:: Défis ::
1. Répondez à ces questions d'après le récit de la conjuration découverte par Vindicius :
(a) Derrière quoi Vindicius se cacha-t-il dans la maison des Aquilius ?
(b) Que furent chargés de porter à Tarquin les ambassadeurs logés dans cette maison ?
(c) Auprès de qui Vindicius se rendit-il finalement, pressé par sa conscience ?
2. Rédigez la suite du récit de la conjuration découverte par Vindicius, à partir de l'endroit où il s'arrête.

Lorsque ces jeunes gens eurent été gagnés, et qu’ils se
furent abouchés avec les Aquilius, ils voulurent se lier tous par le serment le
plus fort et le plus horrible, en buvant le sang d’un homme qu’ils auraient
immolé, et en tenant leurs mains sur ses entrailles. Ils se rendirent pour cela
dans la maison des Aquilius, qui, solitaire et obscure, leur avait paru la plus
favorable à leur projet. Ils ne s’aperçurent pas qu’un esclave, nommé Vindicius,
y était caché : non qu’il voulût les épier, ou qu’il eût quelque pressentiment
de leur dessein ; mais il s’était trouvé par hasard dans la maison, et les
voyant entrer avec précipitation, il n’osa se montrer et se cacha derrière un
grand coffre, d’où il vit tout ce qu’ils firent et entendit tous leurs projets.
Ils y résolurent la mort des consuls. Les ambassadeurs, à qui les Aquilius
avaient donné un logement dans cette maison, et qui assistaient à cette
conférence, furent chargés de porter à Tarquin des lettres qui l’instruisaient
du plan de la conjuration. Quand tout fut fini, et que les conjurés se furent
retirés, Vindicius sortit secrètement de la maison ; mais ne sachant quel usage
il ferait d’une découverte si importante qu’il devait au hasard, il se trouva
dans le plus grand embarras. Il voyait du danger, et il y en avait, en effet, à
dénoncer à Brutus ses propres enfants, ou à Collatinus ses neveux, et à les
accuser du crime le plus horrible. D’un autre côté, il ne connaissait dans Rome
aucun particulier à qui il pût confier un pareil secret ; mais la chose dont il
se sentait le moins capable, c’était de le garder. Enfin, pressé par sa
conscience, il va trouver Valérius : il fut attiré vers lui par sa douceur et
son humanité, par l’accès facile qu’il donnait à tout le monde et en particulier
aux pauvres, qui trouvaient toujours sa maison ouverte pour lui parler de leurs
affaires et lui exposer leurs besoins.
V.

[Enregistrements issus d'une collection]
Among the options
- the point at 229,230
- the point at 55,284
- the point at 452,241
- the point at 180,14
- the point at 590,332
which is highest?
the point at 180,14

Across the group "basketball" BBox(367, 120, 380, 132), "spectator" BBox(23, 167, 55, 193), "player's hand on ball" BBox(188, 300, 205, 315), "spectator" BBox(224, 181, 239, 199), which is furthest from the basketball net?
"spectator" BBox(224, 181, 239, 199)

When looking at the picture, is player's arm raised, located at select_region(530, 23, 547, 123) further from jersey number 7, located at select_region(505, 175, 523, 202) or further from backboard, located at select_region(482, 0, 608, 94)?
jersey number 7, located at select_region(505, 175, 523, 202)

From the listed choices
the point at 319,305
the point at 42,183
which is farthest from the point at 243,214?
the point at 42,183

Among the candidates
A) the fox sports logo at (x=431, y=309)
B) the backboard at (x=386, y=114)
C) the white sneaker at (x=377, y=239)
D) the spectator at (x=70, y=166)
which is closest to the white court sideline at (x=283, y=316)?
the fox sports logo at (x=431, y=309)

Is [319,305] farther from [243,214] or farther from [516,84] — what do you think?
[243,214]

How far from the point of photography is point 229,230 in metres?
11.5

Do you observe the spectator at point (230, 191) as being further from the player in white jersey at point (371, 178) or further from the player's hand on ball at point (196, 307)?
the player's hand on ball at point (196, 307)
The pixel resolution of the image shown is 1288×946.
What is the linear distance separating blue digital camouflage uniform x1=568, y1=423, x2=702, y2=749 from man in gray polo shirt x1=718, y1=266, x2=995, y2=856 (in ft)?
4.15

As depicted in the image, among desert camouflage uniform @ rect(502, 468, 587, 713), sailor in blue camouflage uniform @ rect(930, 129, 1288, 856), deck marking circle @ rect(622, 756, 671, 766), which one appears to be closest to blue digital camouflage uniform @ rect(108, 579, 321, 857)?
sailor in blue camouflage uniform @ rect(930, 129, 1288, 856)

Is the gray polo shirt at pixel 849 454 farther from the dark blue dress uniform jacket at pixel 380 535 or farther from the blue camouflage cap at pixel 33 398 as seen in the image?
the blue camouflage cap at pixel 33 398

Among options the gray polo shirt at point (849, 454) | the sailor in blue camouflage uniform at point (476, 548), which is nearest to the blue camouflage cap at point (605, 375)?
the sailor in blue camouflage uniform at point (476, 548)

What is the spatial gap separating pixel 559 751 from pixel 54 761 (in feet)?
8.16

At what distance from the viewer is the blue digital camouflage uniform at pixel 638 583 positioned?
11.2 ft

:: Résultats de l'exercice ::
1.
(a) Derrière un grand coffre.
(b) Des lettres qui l'instruisaient du plan de la conjuration.
(c) Auprès de Valérius.

2.
Vindicius ne lui eut pas plus tôt raconté, en présence de sa
femme et de Marcus Valérius son frère, tout ce qu’il avait vu et entendu, que
Valérius, saisi de crainte et d’horreur, enferme l’esclave dans sa chambre ; et,
laissant sa femme pour garder la porte de la maison, il charge son frère d’aller
investir le palais du roi, de faire en sorte d’y surprendre les lettres, et de
se saisir de tous les domestiques. Lui-même, accompagné d’un grand nombre de
clients et d’amis qui ne le quittaient jamais, et suivi de tous ses esclaves, il
se rend sans différer à la maison des Aquilius, qu’il trouve sortis. Comme
personne ne l’attendait, il entre sans la moindre opposition, et trouve les
lettres dans la chambre des ambassadeurs. Il était encore dans la maison,
lorsque les Aquilius, qu’on avait avertis, accoururent avec précipitation, et,
l’ayant rencontré comme il sortait, s’efforcent de lui arracher ces lettres.
Valérius et sa troupe opposent une vigoureuse défense ; et étant venus à bout de
leur entortiller leurs robes autour du cou, ils les entraînent malgré leur
résistance ; tour à tour poussant et repoussés, ils arrivent enfin avec beaucoup
de peine à la place publique. Marcus Valérius n’avait pas été moins heureux au
palais du roi ; il s’était emparé d’autres lettres qu’on emportait parmi des
effets emballés, et il traîna pareillement à la place tous les domestiques du
roi qu’il avait pu arrêter.
VI.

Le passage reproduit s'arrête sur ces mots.